Wet wrapping involves applying emollient or dilute topical steroid under wet bandages, then dry bandages or garments on top. It intensifies treatment for severe flares and can provide significant relief in a short period. It is usually taught by a specialist nurse.

Trigger Management

Identifying and reducing triggers can reduce flare frequency:

  • Heat and sweating — often a significant trigger; lightweight, natural-fibre clothing, cool room temperature
  • Scratching — itching is partly reflex; keeping nails short, mittens at night in babies
  • Certain fabrics — wool and synthetic fibres often irritate; cotton and bamboo tend to be better tolerated
  • House dust mites — in children with dust mite allergy, reduction measures can reduce eczema severity
  • Some foods — food allergy can exacerbate eczema in a subset of children; unnecessary elimination diets without clear trigger identification should be avoided

When to Refer to a Specialist

Referral to a paediatric dermatologist or allergy specialist is appropriate when:

  • Eczema is severe and not responding to first-line treatment
  • Food allergy is suspected as a contributor
  • The diagnosis is unclear
  • Psychological impact on the child or family is significant
  • Specialist procedures (wet wrapping, dupilumab) are being considered

Key Takeaways

Eczema management involves daily emollients applied multiple times to all affected skin, topical corticosteroids (mild for face/folds, moderate-potent for body flares) used for short courses, and trigger avoidance.
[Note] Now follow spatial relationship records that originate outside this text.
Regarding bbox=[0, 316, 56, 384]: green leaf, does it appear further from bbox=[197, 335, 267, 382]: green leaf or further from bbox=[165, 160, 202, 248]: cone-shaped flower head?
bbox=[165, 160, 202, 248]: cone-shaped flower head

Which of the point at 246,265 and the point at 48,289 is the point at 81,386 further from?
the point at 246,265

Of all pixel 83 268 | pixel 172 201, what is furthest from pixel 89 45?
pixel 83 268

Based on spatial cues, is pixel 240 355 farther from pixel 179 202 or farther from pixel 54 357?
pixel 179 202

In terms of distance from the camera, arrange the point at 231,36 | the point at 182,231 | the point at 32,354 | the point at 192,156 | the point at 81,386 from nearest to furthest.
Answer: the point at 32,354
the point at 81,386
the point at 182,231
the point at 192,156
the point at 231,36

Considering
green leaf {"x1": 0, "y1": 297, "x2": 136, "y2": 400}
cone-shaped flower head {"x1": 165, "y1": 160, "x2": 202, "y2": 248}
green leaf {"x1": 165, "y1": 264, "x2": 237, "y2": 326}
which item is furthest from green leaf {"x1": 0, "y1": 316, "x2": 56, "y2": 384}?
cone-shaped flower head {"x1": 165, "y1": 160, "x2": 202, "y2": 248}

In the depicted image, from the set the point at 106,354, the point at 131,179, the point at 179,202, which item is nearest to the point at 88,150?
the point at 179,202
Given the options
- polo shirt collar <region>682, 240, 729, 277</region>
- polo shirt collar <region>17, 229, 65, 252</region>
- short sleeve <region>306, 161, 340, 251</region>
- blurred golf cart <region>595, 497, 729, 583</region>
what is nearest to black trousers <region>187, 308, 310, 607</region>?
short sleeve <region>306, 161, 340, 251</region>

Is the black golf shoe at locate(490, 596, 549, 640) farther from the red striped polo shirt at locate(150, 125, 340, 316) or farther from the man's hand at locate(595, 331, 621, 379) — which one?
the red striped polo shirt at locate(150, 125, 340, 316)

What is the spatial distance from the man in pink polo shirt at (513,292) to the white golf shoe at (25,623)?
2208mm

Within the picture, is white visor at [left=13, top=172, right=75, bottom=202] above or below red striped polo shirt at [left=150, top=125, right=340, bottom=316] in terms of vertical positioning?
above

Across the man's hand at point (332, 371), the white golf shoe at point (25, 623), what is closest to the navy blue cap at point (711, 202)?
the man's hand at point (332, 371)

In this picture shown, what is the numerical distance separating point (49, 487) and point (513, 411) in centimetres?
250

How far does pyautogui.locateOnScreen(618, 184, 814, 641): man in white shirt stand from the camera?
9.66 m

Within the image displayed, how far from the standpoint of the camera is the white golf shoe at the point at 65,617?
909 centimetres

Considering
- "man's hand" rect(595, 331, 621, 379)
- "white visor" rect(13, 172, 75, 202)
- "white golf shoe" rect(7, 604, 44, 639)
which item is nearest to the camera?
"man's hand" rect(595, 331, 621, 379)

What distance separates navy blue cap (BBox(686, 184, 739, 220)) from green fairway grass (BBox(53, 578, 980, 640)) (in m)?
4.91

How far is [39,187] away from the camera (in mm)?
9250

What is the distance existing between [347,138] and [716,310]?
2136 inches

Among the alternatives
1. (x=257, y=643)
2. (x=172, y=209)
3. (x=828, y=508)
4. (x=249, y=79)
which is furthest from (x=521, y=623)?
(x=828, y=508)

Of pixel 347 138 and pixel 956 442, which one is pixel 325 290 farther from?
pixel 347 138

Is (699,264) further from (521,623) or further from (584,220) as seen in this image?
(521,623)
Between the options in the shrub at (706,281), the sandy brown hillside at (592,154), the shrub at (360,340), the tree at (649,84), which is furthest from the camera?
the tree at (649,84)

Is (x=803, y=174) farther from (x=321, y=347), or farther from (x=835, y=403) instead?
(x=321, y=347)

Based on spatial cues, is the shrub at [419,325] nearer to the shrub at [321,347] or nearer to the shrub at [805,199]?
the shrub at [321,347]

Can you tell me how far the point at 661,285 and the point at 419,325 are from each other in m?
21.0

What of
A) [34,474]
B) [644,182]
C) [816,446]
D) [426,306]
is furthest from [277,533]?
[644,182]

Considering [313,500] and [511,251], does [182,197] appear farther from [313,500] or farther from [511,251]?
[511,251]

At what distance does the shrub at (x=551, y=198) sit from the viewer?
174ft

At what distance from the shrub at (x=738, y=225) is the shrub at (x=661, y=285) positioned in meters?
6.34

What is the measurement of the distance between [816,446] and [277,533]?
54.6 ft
Steroid phobia is common but incorrectly used topical steroids are safe when applied to appropriate sites for short courses. Steroid-sparing agents (tacrolimus, pimecrolimus) are second-line for moderate-severe cases. Identify triggers such as heat, sweating, certain fabrics, and dust mites; specialist referral is indicated for severe treatment-resistant eczema or suspected food allergy.